Because of the limited scope of this offer, many recipients ignored it, but the tactic did lure some victims in. Companies in industries such as engineering, energy, and architecture were the targets for this campaign. The email also included a big blue button with the words “Click Here to Bid” on it.
Threatpost explains that “The emails themselves are launched from a domain, transportationgov[.]net, that was registered by Amazon on Aug. 16, Kay said. The date of its creation – revealed by WHOIS – seems to signal that the site was set up specifically for the phishing campaign.”
The tip-off that this email came from a fake organization is that government websites use the (.gov) extension and not .net. However, anyone scanning it who did not verify the sender could be caught off guard and click without thinking.
How the Ruse Works
Once the user clicks the big blue button, they are taken to a website (transportation.gov.bidprocure.secure.akjackpot[.]com,) which is again a big red flag. The actual domain portion is akjackpot.com which was registered in 2019 and hosts some sort of gambling website.
Inky said that “Either the site was hijacked, or the site owners are themselves the phishers who used it to impersonate the USDOT.”
Once they arrive at the site, bidders are asked to enter their email address, and then they are taken to a fake version of the actual DOT website, which uses the same logos, colors, and fonts.

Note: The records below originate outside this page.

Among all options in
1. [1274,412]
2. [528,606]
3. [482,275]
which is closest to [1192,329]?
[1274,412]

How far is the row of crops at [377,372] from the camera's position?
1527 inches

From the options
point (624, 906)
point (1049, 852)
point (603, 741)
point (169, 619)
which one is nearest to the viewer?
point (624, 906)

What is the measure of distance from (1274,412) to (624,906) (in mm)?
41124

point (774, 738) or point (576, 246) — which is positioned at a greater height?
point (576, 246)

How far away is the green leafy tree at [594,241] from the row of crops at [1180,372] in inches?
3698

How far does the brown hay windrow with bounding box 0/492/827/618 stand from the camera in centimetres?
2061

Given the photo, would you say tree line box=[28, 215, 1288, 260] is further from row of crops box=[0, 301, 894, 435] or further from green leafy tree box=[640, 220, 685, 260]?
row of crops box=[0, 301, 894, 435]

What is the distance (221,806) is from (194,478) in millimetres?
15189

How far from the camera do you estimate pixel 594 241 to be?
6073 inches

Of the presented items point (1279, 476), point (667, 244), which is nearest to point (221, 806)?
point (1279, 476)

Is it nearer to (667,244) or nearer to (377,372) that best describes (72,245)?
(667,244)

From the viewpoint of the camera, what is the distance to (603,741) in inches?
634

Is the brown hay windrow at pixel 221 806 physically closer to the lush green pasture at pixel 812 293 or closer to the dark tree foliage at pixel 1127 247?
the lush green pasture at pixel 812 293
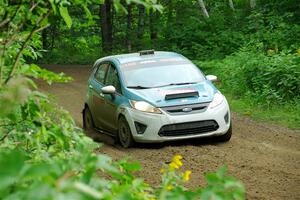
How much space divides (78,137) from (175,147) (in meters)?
6.99

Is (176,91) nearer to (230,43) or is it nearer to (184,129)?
(184,129)

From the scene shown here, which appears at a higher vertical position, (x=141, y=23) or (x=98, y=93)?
(x=98, y=93)

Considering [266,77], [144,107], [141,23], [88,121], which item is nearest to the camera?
[144,107]

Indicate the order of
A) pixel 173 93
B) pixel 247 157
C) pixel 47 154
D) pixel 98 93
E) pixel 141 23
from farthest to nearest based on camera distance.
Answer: pixel 141 23 < pixel 98 93 < pixel 173 93 < pixel 247 157 < pixel 47 154

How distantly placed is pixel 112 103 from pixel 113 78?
2.61 ft

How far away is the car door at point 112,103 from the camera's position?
448 inches

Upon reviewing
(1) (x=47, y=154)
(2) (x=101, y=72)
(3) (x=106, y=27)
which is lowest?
(3) (x=106, y=27)

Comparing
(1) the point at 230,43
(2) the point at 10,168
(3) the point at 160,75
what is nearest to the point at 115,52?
(1) the point at 230,43

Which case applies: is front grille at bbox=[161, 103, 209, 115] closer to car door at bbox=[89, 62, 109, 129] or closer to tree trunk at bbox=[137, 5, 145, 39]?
car door at bbox=[89, 62, 109, 129]

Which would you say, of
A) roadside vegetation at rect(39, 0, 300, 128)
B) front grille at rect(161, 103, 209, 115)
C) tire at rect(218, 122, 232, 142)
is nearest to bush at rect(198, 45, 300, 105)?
roadside vegetation at rect(39, 0, 300, 128)

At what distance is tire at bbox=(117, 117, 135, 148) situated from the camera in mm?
10875

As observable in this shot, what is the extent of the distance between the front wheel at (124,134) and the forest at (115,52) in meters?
1.00

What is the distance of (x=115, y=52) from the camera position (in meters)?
33.8

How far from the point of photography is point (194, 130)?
10641 mm
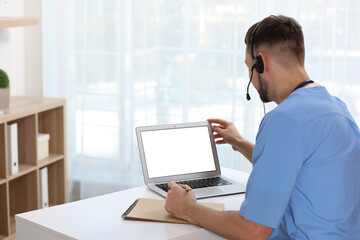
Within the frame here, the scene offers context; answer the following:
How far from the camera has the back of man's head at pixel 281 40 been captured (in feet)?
5.66

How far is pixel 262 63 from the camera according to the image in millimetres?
1751

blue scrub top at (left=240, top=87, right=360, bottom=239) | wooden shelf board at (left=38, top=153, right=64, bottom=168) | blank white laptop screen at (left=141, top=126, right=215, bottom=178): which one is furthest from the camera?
wooden shelf board at (left=38, top=153, right=64, bottom=168)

The illegitimate website even includes a warning to make it seem credible.
Eventually, targets are taken to what looks like a Microsoft login form (that is actually fake), and they are instructed to enter their credentials. Hackers tell victims to “Login with your email provider,” and then when the login fails, they are shown a RECAPTCHA challenge. However, the credentials are already stolen and stored in the bad actors’ database. When victims try to enter their credentials a second time, they are shown an error message and then redirected to the actual DOT website. Inky explains “an elegant but perhaps unnecessary flourish that phishers often execute as the final step of their sequence.”
Why Did the Phishing Campaign Work?
Although the culprits didn’t do anything spectacularly unique, the campaign worked because, as Threatpost explains, “By creating a new domain, exploiting current events, impersonating a known brand, and launching a credential-harvesting operation, the phishers came up with an attack just different enough from known strikes to evade standard detection methods.”
The new domains the hackers created for this ruse are why it worked so well and why the emails evaded detection by spam blockers. Also, “Since they were brand new, the domains represented zero-day vulnerabilities; they had never been seen before and did not appear in threat intelligence feeds commonly referenced by legacy anti-phishing tools. Without a blemish, these sites did not look malicious.”
Microsoft 365 users who received the email, clicked the button, and followed the steps to log in should immediately change their passwords and inform Microsoft of the abuse. Additionally, as a warning to all email recipients, you should never click links in an email before verifying the sender and domain where it came from.